• [What you will do]: Rewrite the entries from the line containing "Among the provided" through the end of the entries, inclusive, replacing "rock texture" with "stone texture" and leaving everything else unchanged.
"""
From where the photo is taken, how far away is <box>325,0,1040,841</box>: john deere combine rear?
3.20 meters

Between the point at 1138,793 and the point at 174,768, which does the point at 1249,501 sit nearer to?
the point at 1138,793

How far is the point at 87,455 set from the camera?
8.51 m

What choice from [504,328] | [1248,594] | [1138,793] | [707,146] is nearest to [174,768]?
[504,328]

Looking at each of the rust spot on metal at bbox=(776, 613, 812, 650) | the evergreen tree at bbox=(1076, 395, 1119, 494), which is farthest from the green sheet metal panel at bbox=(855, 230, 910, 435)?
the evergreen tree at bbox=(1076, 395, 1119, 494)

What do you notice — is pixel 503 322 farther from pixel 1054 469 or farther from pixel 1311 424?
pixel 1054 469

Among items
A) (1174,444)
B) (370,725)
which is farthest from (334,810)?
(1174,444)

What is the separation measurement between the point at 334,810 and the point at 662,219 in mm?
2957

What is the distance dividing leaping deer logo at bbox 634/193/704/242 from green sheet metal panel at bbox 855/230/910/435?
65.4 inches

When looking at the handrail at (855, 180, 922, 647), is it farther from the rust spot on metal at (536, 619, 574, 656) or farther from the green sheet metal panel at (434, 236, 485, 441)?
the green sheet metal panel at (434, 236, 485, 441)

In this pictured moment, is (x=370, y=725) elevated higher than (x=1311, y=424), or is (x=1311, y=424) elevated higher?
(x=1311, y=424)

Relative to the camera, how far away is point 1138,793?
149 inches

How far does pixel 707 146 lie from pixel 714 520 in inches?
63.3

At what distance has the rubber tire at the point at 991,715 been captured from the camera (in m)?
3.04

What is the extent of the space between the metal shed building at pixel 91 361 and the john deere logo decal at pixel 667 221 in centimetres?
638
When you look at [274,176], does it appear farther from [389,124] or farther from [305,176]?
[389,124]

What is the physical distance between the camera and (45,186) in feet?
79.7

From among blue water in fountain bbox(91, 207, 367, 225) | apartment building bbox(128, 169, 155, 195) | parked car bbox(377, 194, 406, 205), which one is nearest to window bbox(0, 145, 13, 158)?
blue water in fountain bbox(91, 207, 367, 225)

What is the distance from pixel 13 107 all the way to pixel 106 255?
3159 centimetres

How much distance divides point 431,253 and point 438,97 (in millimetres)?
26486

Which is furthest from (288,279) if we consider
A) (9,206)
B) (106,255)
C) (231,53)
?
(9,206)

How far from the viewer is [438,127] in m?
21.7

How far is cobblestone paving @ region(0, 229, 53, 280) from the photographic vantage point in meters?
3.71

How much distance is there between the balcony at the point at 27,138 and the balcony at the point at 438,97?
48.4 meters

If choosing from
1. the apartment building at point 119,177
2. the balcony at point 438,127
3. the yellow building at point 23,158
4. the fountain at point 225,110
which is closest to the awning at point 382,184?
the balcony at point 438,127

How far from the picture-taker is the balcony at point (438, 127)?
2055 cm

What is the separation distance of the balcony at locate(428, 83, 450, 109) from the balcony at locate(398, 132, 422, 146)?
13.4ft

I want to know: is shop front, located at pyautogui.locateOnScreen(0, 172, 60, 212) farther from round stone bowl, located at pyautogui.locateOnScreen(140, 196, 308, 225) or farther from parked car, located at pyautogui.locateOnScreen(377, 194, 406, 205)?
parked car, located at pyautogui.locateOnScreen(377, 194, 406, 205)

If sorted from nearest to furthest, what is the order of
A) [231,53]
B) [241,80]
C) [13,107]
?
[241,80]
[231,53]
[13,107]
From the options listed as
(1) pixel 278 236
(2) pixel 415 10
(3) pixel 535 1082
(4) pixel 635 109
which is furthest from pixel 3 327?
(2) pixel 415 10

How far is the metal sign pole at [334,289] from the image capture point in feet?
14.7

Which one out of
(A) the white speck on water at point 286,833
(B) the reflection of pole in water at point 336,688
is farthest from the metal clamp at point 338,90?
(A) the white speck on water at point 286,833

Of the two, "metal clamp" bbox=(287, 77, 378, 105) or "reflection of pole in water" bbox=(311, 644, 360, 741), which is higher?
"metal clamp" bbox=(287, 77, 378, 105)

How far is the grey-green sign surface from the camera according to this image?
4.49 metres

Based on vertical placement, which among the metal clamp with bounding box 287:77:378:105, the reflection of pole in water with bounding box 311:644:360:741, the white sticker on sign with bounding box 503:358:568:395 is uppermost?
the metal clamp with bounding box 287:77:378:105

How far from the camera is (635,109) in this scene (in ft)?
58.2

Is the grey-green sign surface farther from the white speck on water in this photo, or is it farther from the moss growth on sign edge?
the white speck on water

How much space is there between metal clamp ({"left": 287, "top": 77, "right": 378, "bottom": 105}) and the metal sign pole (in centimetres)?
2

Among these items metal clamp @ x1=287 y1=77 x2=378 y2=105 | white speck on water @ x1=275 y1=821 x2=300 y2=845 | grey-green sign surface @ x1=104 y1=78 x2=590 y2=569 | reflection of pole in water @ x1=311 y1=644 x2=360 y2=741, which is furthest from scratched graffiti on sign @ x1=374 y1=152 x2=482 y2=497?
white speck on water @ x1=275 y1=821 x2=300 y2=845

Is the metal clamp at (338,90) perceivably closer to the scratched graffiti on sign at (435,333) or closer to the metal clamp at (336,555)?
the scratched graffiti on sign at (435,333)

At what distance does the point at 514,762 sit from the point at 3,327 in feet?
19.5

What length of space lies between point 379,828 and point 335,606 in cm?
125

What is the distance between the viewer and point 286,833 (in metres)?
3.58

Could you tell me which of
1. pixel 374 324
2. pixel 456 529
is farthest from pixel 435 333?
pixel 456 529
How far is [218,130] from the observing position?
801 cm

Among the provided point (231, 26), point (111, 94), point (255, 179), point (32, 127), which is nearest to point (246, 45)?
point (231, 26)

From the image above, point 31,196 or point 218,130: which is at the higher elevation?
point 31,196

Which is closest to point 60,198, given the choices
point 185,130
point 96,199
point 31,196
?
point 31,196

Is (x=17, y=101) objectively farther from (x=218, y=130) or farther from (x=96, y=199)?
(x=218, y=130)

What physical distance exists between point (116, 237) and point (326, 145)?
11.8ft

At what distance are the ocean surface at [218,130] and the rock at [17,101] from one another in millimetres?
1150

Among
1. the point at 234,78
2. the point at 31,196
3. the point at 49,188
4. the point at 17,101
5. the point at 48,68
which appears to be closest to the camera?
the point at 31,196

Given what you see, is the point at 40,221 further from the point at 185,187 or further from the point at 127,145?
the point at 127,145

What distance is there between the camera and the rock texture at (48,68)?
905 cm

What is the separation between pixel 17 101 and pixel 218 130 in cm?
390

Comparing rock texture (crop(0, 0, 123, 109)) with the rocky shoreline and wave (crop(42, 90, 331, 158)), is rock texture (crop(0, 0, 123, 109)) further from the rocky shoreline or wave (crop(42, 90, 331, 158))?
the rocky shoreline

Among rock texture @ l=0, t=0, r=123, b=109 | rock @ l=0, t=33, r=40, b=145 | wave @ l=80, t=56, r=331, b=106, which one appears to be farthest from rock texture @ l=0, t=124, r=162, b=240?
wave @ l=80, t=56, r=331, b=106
"""
• [Exercise solution]:
Among the provided point (231, 26), point (111, 94), point (255, 179), point (32, 127), which is nearest to point (246, 45)?
point (231, 26)

From the image above, point 31,196 or point 218,130: which is at the higher elevation?
point 31,196

Which is closest to point 60,198, given the choices
point 185,130
point 96,199
point 31,196
?
point 31,196

Is (x=17, y=101) objectively farther from (x=218, y=130) or farther from (x=96, y=199)?
(x=218, y=130)

What physical distance exists between point (116, 237) and point (326, 145)?
11.8ft

At what distance are the ocean surface at [218,130] and the rock at [17,101] from one another in millimetres?
1150

Among
1. the point at 234,78
2. the point at 31,196
3. the point at 49,188
4. the point at 17,101
5. the point at 48,68
which appears to be closest to the camera?
the point at 31,196

Given what you see, is the point at 40,221 further from the point at 185,187 or further from the point at 127,145?
the point at 127,145

What distance is there between the camera and the stone texture at (48,68)?
905 cm

What is the separation between pixel 17 101 and pixel 218 130 in cm?
390

Comparing stone texture (crop(0, 0, 123, 109)) with the rocky shoreline and wave (crop(42, 90, 331, 158)), is stone texture (crop(0, 0, 123, 109)) further from the rocky shoreline or wave (crop(42, 90, 331, 158))?
the rocky shoreline

Among stone texture @ l=0, t=0, r=123, b=109 | rock @ l=0, t=33, r=40, b=145 | wave @ l=80, t=56, r=331, b=106, which one appears to be farthest from stone texture @ l=0, t=124, r=162, b=240?
wave @ l=80, t=56, r=331, b=106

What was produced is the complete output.